After submitting the new sitemap, google still looking for old sitemap files


We recently(about 4 months ago) did a few changes on our website. Major change was to move the entire website from HTTP to HTTPS. We also re-structures our sitemap files. Earlier we were having files like: sitemap-1.xml, sitemap-2.xml, etc. In the new implementation we replaced all the sitemap files with their .gz version and submitted an index-sitemap.xml to google for crawling(following google's guidelines). Every thing is working fine other than

  • google is still trying to get the old sitemap files which are resulting in 404 errors
  • google is also making request on HTTP which are resulting in 301 redirects

Any idea if we might have missed something ? Or by when google will stop hitting old URLs ?


Solution

  • This is normal behavior.
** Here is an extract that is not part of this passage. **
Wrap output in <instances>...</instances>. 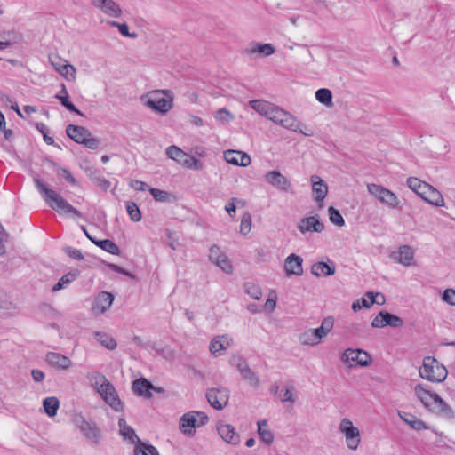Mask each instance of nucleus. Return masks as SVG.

When something goes 404, Google wants to make sure it was not a temporary accident on the server side. So they try to access it again from time to time until they give up (sometimes after 6 months).

    You can return a 410 instead to tell Google the page (or sitemap.xml) is gone gone gone. They will stop trying again and again faster.

    Regarding the 301, some pages from external websites may still point to the http version of your pages. If you don't have control on them, there is nothing you can do about it.